◆ **TEXT SEGMENT**
Start of Block

Saturday, February 18, 2006

I grew up in a cat house. Not in the 'House of the Rising Sun' sense, but rather a more concrete and furry phenomenon: a house with nine cats. Cats were everywhere, on every sofa and every chair, swarming the house and surrounding evirons with thier purry furriness, their living being.

And for the longest time, I identified as a cat person. Cats are soft and slinky, they insinuate themselves into laps and armcrooks and the extended waning afternoon of a good book. Cats give the sort of affection I'm comfortable with: slightly standoffish, but unabashed and complete, in its own peculiar way.

When I was ten or so, we added a dog to the mix -- Francois Couperin (Le Grand), a large and clumsy aging labrador who added a new dimension to my experience of pet ownership: companionship. Here was an animal who did things with me, rather than around me, whose experience of the world took place alongside my own, rather than in some nearby and sympathetic but ultimately unrelated plane. And another dog followed, this time a puppy that I got to pick, who alone of all his squirmy siblings crawled into my lap and fell asleep. His name was Merlin.

End of Block

◆ **DATA UNDER STUDY**
Start of Block

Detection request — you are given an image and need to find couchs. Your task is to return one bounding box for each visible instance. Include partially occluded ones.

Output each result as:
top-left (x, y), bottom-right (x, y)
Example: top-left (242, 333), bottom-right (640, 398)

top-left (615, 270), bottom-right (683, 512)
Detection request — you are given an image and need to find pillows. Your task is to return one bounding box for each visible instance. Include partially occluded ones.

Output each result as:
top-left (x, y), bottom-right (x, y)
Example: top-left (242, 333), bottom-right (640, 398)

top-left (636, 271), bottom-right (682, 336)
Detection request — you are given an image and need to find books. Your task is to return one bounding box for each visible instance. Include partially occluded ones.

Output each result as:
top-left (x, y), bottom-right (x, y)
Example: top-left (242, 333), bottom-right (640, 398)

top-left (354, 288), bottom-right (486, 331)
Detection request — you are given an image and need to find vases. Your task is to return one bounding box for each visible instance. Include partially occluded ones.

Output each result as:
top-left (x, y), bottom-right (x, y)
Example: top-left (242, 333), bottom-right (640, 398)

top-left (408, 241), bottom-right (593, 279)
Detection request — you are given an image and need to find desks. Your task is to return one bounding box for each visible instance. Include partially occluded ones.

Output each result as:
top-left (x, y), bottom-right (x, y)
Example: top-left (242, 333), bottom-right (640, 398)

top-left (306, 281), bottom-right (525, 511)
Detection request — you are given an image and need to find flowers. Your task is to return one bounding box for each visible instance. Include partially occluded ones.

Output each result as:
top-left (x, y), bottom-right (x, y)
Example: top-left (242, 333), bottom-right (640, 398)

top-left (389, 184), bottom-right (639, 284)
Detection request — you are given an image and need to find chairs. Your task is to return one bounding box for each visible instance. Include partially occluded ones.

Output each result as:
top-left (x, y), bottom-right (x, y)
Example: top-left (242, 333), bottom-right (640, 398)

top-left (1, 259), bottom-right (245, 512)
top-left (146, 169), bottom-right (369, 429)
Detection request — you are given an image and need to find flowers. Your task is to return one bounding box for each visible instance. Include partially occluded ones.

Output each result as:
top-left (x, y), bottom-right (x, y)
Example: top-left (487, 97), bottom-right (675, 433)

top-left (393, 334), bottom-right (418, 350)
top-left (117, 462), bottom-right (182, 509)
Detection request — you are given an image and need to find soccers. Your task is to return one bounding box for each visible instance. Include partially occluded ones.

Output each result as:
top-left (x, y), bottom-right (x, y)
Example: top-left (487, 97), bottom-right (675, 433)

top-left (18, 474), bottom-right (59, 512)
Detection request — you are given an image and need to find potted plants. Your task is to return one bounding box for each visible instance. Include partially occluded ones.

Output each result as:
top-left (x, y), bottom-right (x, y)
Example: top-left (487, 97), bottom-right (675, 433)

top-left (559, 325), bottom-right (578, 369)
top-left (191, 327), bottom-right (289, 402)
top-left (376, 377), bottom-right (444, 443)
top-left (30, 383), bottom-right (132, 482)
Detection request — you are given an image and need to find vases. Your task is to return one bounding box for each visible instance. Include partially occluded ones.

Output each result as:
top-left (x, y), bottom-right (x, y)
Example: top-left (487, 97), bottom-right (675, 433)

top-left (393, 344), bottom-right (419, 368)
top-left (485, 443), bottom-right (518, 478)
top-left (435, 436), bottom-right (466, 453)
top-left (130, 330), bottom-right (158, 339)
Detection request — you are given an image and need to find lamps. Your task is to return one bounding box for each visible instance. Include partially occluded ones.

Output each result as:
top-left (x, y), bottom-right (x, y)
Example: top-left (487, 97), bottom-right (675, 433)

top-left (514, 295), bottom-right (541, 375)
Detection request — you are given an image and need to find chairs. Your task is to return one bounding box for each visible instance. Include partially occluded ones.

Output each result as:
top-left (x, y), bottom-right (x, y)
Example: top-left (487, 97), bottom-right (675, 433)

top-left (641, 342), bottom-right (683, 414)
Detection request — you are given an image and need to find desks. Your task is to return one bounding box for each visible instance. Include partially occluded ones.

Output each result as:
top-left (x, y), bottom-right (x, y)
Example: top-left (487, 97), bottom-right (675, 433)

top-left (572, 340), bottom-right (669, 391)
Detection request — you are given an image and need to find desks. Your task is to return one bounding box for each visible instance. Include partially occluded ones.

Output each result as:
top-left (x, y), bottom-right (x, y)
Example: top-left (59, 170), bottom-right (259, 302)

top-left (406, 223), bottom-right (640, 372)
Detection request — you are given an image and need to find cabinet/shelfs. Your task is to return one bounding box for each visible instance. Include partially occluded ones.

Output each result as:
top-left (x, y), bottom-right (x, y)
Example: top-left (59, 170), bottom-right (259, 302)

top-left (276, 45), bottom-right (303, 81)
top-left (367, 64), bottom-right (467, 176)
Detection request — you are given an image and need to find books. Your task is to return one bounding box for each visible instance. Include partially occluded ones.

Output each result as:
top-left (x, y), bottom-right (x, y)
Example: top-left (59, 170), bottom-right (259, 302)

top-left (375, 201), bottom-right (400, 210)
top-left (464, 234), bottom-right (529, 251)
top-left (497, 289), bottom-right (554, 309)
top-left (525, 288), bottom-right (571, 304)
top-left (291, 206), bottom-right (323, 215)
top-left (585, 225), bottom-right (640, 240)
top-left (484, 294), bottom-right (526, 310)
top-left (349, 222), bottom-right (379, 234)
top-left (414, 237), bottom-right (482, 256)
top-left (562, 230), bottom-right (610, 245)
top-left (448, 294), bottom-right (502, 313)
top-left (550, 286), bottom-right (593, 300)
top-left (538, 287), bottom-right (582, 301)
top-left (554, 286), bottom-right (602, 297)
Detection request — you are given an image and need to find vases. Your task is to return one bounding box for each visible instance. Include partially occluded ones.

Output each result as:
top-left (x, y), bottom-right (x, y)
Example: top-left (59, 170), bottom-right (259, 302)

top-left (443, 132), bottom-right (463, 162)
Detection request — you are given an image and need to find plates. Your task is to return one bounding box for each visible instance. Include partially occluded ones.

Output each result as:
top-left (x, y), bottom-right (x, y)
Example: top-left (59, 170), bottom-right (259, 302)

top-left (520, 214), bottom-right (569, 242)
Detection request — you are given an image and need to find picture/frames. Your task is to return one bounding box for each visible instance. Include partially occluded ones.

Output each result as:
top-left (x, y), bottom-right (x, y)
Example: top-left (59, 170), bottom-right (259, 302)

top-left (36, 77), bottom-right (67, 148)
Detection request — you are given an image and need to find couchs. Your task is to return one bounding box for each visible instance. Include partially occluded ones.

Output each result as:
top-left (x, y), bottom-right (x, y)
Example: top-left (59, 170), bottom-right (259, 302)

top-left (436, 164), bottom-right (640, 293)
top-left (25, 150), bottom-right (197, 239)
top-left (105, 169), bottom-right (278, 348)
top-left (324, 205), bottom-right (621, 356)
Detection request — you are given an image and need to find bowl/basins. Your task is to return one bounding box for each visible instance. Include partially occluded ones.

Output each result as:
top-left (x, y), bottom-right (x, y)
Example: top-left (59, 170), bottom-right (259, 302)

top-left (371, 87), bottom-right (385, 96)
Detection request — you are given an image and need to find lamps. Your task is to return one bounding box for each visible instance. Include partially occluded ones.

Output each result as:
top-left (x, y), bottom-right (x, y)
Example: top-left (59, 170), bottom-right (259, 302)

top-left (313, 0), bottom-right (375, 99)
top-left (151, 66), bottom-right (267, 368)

End of Block

◆ **BRIEF 1**
According to the blog post, how many cats lived in the house where the writer grew up?
◆ **BRIEF 2**
Reproduce the blog post from "Saturday, February 18, 2006" up to and including "own peculiar way.".

◆ **ANSWER SPACE 1**
Nine.

◆ **ANSWER SPACE 2**
Saturday, February 18, 2006

I grew up in a cat house. Not in the 'House of the Rising Sun' sense, but rather a more concrete and furry phenomenon: a house with nine cats. Cats were everywhere, on every sofa and every chair, swarming the house and surrounding evirons with thier purry furriness, their living being.

And for the longest time, I identified as a cat person. Cats are soft and slinky, they insinuate themselves into laps and armcrooks and the extended waning afternoon of a good book. Cats give the sort of affection I'm comfortable with: slightly standoffish, but unabashed and complete, in its own peculiar way.